FER, Zagreb, Croatia

Break it up!


In the game of monopoly, are the days of the tech giants numbered or do they just pass go?

In 2018, global GDP was $84 Thousand Billion. The Big Five in tech - Apple, Amazon, Alphabet (Google), Microsoft and Facebook alone are valued at $3882 Billion.

The tactics these companies are using look more and more like the tactics of the great early monopolies, the US Standard Oil and Ma Bell. Agression, copying and buying out are the order of the day, killing competition and causing global antitrust lawyers to look up. The scandals they are embroiled in are pretty much daily news.
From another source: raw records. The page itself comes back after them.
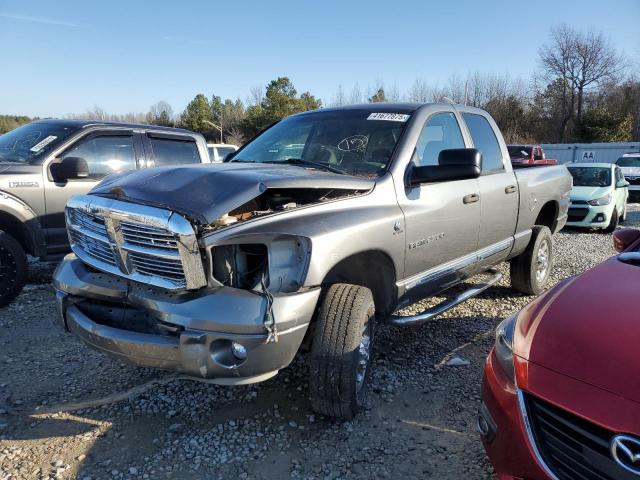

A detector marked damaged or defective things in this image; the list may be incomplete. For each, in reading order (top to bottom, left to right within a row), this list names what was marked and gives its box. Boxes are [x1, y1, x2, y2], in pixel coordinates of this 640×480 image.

bent hood [87, 163, 372, 225]
broken headlight [210, 235, 310, 292]
broken headlight [496, 312, 516, 382]
bent hood [516, 256, 640, 404]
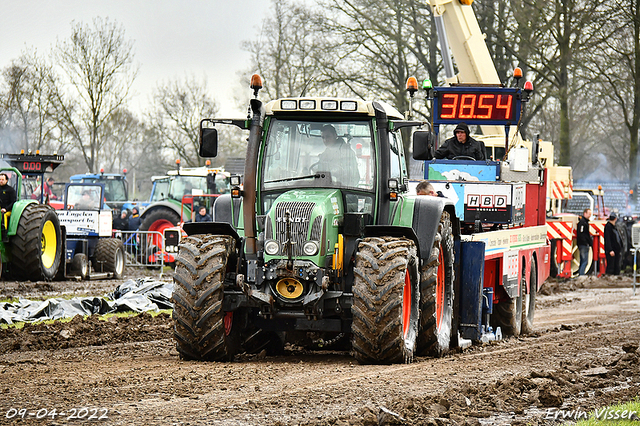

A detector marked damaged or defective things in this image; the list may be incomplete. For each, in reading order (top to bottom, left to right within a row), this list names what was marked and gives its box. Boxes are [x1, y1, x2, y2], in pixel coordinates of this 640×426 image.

Consumers and businesses are locked in.

Open Source suffers - these companies half open source old software, leading to consumer and developer lock-in. They give but they take far more.

Looking at how monopolies were broken up in the past, and examining the acquisitions made after, the companies that grow out of the rubble look almost exactly the same as the old companies, having bought the fragmented parts of old parents.

Does antitrust law work then. Are the big tech companies really monopolies, or is it not that bad? Why is this an Open Source issue? What can we do about it, and would we want to?






Robin Edgar

In an entrepreneurial career Robin Edgar has lead many projects for customers ranging from multinational stock exchange listed companies to small and medium sized business. Currently, Robin Edgar is consulting on organisational structures and strategy as well as IT projects, holding workshops on IT security for upper management as well as writing a book to motivate people to think about their careers. Guiding listed multinationals and smaller or mid-sized organisations, Robin Edgar is able to implement a clear structure and strategy in all levels of an organisation. By doing so, his goal is to increase efficiency, resulting in growth. With a strong international background, Robin Edgar has been exposed to many different cultures from a very early age. This has affected his views on life and interactions with others, creating a flexible approach to understanding differing points of view and ways of achieving results.


Hans de Raad

Independent consultant, open-source enthusiast (openSUSE, Drupal, etc). Also a big classical music lover (artistic manager of the Huygensfestival in Voorburg, supporter of several international chamber music festivals in/around The Hague, The Netherlands). One of my companies basic philosophies is, if open-source provides you with a stable revenue (thank you, 10x), you should do something in return. So my company donates 10% of its annual profit to one of the projects we've been using that year. This contribution can also be by providing help, i.e. in 2015 I was project lead and organizer for openSUSE conference in The Hague!